Ziel A.
Übertrage den folgenden Satz aus dem Auszug über die Effektabteilung von Imagine ins Englische: "Dem Vibrato/Frequency Shifter ist ein System aus zwei FX-Einheiten mit jeweils zwei Makro-Knobs nachgeschaltet, in die man Tremolo, Filter, Autopan, Phaser, Distortion, Noisyfier, Ring Modulator laden kann."
Ziel B.
Führe den Text über die Effektabteilung von Imagine im Anschluss an seinen letzten Satz weiter.

Ausgewählter Auszug.
————————

Hinter der Klangerzeugung von Imagine ist eine umfassende Effektabteilung angehängt in die beide Layer hinein geroutet werden, man kann also nicht jedem Layer eigene Efffekte zuweisen. Eine Besonderheit ist der Frequency-Shifter, weil er als Pitchbend -Ersatz dient, da direktes Pitchbending auf physikalisch modellierte Klangerzeugung eine hohe Prozessorlast erzeugen würde. Dem Vibrato/Frequency Shifter ist ein System aus zwei FX-Einheiten mit jeweils zwei Makro-Knobs nachgeschaltet, in die man Tremolo, Filter, Autopan, Phaser, Distortion, Noisyfier, Ring Modulator laden kann. Danach gibt es noch Tilt EQ, Kompressor, Delay und Reverb.

————————

Gezeigtes Material.
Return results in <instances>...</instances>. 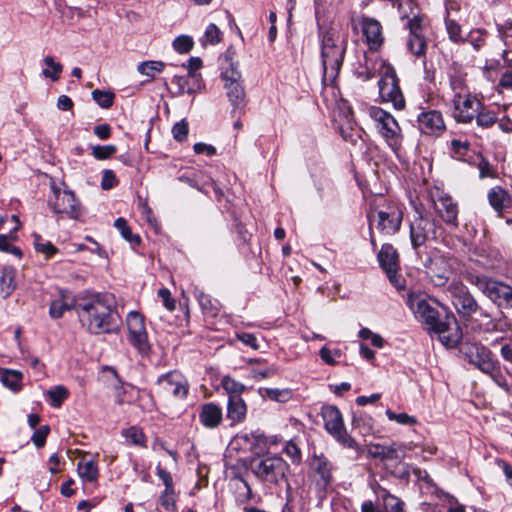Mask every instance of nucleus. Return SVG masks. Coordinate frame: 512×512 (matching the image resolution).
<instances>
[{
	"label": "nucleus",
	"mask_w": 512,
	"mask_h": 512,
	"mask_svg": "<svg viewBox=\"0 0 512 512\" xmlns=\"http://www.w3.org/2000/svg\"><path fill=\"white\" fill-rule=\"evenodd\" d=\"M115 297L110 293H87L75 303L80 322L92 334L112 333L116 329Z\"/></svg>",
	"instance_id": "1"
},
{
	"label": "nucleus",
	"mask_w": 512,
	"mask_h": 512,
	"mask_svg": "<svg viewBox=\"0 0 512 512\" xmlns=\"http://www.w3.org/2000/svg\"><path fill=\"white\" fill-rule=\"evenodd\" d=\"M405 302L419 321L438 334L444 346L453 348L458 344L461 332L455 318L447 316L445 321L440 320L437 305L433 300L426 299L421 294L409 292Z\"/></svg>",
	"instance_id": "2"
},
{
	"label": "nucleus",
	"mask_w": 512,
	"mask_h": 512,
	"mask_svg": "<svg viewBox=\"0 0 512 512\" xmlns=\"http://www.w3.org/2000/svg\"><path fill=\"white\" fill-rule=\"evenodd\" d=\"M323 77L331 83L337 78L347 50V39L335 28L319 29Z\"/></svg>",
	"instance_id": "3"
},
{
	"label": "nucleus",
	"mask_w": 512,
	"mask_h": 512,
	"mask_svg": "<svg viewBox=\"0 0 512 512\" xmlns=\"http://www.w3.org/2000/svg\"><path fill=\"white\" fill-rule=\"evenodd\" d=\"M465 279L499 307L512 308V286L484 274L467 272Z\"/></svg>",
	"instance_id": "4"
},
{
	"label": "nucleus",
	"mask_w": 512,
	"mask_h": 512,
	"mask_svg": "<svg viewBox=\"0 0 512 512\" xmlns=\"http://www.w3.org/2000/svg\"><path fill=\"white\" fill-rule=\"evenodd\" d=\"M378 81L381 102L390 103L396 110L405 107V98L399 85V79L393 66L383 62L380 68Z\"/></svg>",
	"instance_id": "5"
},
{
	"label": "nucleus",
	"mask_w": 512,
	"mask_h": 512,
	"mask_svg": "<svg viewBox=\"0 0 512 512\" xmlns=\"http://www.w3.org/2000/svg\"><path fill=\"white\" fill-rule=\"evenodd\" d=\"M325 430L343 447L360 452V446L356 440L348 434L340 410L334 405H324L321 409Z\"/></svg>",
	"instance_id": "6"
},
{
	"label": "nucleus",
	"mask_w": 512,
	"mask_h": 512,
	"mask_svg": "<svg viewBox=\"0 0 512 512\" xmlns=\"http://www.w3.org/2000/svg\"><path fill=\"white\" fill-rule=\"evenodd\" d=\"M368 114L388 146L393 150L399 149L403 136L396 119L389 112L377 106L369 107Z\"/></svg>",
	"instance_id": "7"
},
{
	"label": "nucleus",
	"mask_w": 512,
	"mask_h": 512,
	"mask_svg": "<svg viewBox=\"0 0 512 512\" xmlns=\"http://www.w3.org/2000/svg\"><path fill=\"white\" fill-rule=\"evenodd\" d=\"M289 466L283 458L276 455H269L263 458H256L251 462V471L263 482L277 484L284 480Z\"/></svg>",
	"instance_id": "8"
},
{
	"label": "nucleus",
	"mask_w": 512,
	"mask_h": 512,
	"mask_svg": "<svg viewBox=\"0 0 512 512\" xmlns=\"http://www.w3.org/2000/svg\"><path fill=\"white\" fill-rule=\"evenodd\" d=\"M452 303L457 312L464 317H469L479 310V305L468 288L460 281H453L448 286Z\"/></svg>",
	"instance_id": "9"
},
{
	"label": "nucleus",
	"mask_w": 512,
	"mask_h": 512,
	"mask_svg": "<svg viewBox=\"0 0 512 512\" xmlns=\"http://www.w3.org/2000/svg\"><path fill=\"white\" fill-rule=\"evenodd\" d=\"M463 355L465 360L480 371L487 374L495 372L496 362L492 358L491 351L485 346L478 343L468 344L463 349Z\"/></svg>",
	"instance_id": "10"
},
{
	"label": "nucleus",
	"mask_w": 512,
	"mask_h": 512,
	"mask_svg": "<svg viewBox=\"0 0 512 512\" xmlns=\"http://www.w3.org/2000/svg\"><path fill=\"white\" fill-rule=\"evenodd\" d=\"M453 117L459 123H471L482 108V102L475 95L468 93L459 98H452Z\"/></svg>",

————————

Ergebnis A.
The vibrato/frequency shifter is followed by a system of two FX units, each with two macro knobs, into which you can load tremolo, filter, autopan, phaser, distortion, noisyfier, and ring modulator.

Ergebnis B.
Braucht man Imagine, wenn man Chromaphone 3 schon hat? Grundsätzlich von den damit möglichen Sounds nicht, denn die beherrscht auch Chromaphone – vielleicht abgesehen von denen, die von den MSGEs profitieren. Hier würde ich auch für Nutzer von Chromaphone einen Vorteil sehen, wobei Chromaphone auch sehr vielseitige Modulationsmöglichkeiten bietet, die man intern mit LFOs und von aussen über entsprechende Modulationskurven steuern kann. Den internen Sequencer/Arpeggiator von Imagine hat man in Chromaphone auch nicht zur Verfügung.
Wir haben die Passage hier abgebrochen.